Problem to work on:
Please reproduce the part of the article on wasted COVID-19 vaccines between "In recent months, demand" and "Dr. Parham Jaberi.", inclusive.

NORFOLK, Va. (WAVY) — There was a time not so long ago when the coronavirus vaccine was hard to come by.

“Early on, we couldn’t get this vaccine quick enough to get shots in arms,” said Sentara System Director of Pharmacy Dr. Jon Horton.

Sentara made history in December when it administered the first dose of the COVID-19 vaccine in Virginia to an emergency room environmental services worker In the months that followed, there was a rush for the vaccine. People eagerly scheduled appointments and stood in long lines for their chance to get the shot.

The vaccine became less scarce in late spring and accessible to any adult who wanted it a little more than a year after schools, governments, and businesses shuttered to slow the spread. Each shot administered felt like a pinpoint of light at the end of a long, dark tunnel, and as vaccination rates increased, the number of daily positive cases declined steeply.

Now, nearly five million Virginians — or 57% of the population — are fully vaccinated, but that long, dark tunnel stretches on.

In recent months, demand for the vaccine has stalled and the delta variant has surged. A few hundred cases a day in late spring have grown to thousands a day in late summer, and healthcare providers are facing a new challenge: Too many vaccines, and not enough people willing to take them.

“There’s a lot of communities that we’re struggling with vaccinating or getting people to buy into the vaccinations,” Horton said. “I think that’s across the board. We’ve seen that across the country.”

Virginia Department of Health data shows that 74,000 COVID-19 vaccines have been wasted since January.

“The numbers are high, but when you look at what we have administered, several million doses of vaccine, the amount of wastage, the percentage is actually quite small,” said Acting Director of the Norfolk Department of Public Health Dr. Parham Jaberi.

Small — but increasing. When the shot was in high demand from January to May, Virginia’s vaccine administrators threw away about 10,000 doses. That number has skyrocketed over the summer. Since June, as demand dropped, 64,000 doses have gone to waste.

Sentara has been on the front lines of testing for, treating, and vaccinating against the virus. VDH data shows that across its facilities, Sentara has only wasted a little more than 4,000 vaccines — a drop in the bucket of the more than 155,000 doses it has administered.

But data also shows that more than half of those vaccines were wasted on a single day at Sentara Norfolk General Hospital. The healthcare facility was forced to throw away more than 2,800 Pfizer vaccines on Aug. 6. after the batch expired before all of the doses could be administered.

Supplied data:
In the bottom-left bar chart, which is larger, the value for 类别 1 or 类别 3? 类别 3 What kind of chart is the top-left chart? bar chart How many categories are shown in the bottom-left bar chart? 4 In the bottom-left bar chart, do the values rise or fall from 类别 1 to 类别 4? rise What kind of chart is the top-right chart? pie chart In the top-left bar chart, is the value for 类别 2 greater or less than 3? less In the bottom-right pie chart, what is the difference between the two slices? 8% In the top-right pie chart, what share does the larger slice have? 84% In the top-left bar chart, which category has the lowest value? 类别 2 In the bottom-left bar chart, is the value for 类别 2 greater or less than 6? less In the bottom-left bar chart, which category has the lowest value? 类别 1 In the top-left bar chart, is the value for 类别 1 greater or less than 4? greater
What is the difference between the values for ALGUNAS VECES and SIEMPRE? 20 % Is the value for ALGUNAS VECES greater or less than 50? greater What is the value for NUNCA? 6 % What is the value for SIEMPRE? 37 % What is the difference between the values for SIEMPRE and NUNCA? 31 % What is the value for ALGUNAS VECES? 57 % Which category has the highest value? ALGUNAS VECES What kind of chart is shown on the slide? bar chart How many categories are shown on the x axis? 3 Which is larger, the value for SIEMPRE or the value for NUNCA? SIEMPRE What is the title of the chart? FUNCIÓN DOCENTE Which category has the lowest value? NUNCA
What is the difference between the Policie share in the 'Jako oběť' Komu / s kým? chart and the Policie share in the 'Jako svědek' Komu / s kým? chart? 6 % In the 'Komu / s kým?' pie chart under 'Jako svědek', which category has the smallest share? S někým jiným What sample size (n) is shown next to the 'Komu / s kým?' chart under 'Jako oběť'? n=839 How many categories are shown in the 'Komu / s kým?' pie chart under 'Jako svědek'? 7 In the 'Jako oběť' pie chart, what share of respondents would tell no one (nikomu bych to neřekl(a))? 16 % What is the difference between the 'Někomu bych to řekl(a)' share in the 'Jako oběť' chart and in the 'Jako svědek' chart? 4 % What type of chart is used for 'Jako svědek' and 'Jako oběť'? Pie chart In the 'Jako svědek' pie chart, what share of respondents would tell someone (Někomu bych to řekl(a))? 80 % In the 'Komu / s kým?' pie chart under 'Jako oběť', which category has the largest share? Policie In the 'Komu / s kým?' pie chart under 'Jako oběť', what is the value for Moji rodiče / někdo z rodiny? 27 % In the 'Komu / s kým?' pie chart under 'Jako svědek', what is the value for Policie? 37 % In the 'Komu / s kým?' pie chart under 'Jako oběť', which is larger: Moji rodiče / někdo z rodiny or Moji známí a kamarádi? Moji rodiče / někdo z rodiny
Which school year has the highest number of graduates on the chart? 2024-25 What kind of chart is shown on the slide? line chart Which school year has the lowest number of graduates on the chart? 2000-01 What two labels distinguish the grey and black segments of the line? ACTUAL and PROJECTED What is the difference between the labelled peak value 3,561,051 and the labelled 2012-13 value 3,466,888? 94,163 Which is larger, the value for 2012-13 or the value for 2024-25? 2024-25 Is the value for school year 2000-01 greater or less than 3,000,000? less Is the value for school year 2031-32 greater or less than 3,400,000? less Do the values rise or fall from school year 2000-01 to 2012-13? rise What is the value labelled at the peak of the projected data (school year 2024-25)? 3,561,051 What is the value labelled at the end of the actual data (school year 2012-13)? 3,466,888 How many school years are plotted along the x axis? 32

Your solution:
In recent months, demand for the vaccine has stalled and the delta variant has surged. A few hundred cases a day in late spring have grown to thousands a day in late summer, and healthcare providers are facing a new challenge: Too many vaccines, and not enough people willing to take them.

“There’s a lot of communities that we’re struggling with vaccinating or getting people to buy into the vaccinations,” Horton said. “I think that’s across the board. We’ve seen that across the country.”

Virginia Department of Health data shows that 74,000 COVID-19 vaccines have been wasted since January.

“The numbers are high, but when you look at what we have administered, several million doses of vaccine, the amount of wastage, the percentage is actually quite small,” said Acting Director of the Norfolk Department of Public Health Dr. Parham Jaberi.